Hart took aim at the “incredibly irresponsible rhetoric from senior politicians where protest is equated to intimidation and harassment”.
MPs’ safety fears were raised last week following chaos in the House of Commons over a symbolic vote on a ceasefire in Gaza. Though some MPs have reported an increase in abuse and threats, campaigners warn that peaceful protests are now being associated with terrorism in order to undermine them.
“There were legitimate concerns around MPs’ safety – obviously, two MPs have been murdered in the last ten years,” she said. “We need to take that very, very seriously. I would also say that it’s MPs who are racialised who are most at risk from harassment, and that’s what the evidence shows us.
“But to conflate harassment with protest, which is what’s happening this week, is really dangerous and irresponsible. There are laws in place to deal with harassment and abuse. That isn’t the same as legitimate protest.”
In its recommendations, the Home Affairs Select Committee said more notice was needed ahead of Palestine marches because the size and frequency of the protests is a burden on police resources. But according to the coalition organising the national Palestine marches, the measures would further limit the right to peaceful protest. Hart also said the current notice period of six days is enough for police to prepare for marches.
“Extending that will just restrict people’s ability to be able to make their voices heard. With this, as with any other issue, the point about protest is that it is not about whether or not you agree – it’s about our right to protest,” she explained.
Liberty was given the green light to sue Braverman in October after she used secondary legislation – which doesn’t get the same level of parliamentary scrutiny – to allow police to restrict or shut down any protest that could cause “more than minor disruption to the life of the community”.
“It shouldn’t be the case that you would have to take the home secretary to court with all the time and effort and energy and expertise that that involves,” said Hart. “The reason we are doing so is because of the then home secretary’s egregious act of circumventing Parliament.”
The government previously tried to insert the new powers into the Public Order Act 2023 in January last year, but was blocked by the Lords.
The point about protest is that it is not about whether or not you agree – it’s about our right to protest
Liberty believes a win “would be a powerful check against any future minister or government that intends to do the same thing”.
Hart told openDemocracy that there have already been clear examples of the impact of anti-protest laws that have come through the Police, Crime, Sentencing & Courts (‘Policing’) Act and the Public Order Act, which both give police more powers to restrict protests.
“There were anti-monarchy protesters who were arrested on the basis that the luggage straps that they were carrying were seen to be tools for locking-on, which was a new offence created under the Public Order Act, but they were carrying them to secure their placards.
“We’re also seeing it in sentencing. Last summer, the Court of Appeal upheld the sentences of the two protesters who scaled the Dartford crossing. And those sentences were two years and seven months, and three years – the harshest sentences ever handed down in modern times around protests around civil disobedience,” she said.

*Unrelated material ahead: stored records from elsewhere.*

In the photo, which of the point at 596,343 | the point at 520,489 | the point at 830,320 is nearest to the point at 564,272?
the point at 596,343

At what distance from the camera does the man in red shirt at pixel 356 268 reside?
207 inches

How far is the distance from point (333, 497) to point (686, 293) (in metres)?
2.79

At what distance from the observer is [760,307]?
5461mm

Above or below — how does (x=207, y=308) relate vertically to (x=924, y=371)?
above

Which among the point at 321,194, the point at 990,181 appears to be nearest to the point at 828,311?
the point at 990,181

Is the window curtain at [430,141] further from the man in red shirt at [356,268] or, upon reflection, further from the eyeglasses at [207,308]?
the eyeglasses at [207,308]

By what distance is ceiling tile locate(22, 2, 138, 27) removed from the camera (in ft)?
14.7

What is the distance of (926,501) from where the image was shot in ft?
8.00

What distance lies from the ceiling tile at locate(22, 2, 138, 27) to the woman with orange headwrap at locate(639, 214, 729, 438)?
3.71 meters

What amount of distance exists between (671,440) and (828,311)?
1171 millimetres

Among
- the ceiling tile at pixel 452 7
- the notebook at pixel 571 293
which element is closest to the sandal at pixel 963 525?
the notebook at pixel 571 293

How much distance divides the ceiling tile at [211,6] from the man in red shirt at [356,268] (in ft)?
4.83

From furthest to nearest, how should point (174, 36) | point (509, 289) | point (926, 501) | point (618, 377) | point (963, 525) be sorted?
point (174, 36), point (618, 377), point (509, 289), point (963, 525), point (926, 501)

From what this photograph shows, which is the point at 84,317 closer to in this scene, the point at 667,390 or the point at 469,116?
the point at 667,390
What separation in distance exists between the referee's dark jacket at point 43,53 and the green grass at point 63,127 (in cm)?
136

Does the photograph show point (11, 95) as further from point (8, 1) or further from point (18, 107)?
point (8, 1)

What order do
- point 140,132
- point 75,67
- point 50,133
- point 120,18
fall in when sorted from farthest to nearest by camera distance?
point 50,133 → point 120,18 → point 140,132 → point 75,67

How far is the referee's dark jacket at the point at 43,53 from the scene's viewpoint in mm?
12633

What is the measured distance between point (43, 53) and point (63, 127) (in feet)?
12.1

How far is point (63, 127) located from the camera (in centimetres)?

The trial against the home secretary is expected to run for two days at the Royal Courts of Justice in London. Hart told openDemocracy that while she and Liberty’s team of lawyers are feeling optimistic, “there’s a level of underlying exhaustion at how this government is conducting itself and responding to the protests that are happening”.
A Home Office spokesperson said: “The right to peaceful protest is fundamental; the right to disrupt the hard-working public is not.
“We have taken action to give police the powers they need to tackle criminal tactics used by protesters such as locking on and slow marching, as well as interfering with key national infrastructure.
“We work closely with the police to make sure they have the tools they need to tackle disorder and minimise disruption.”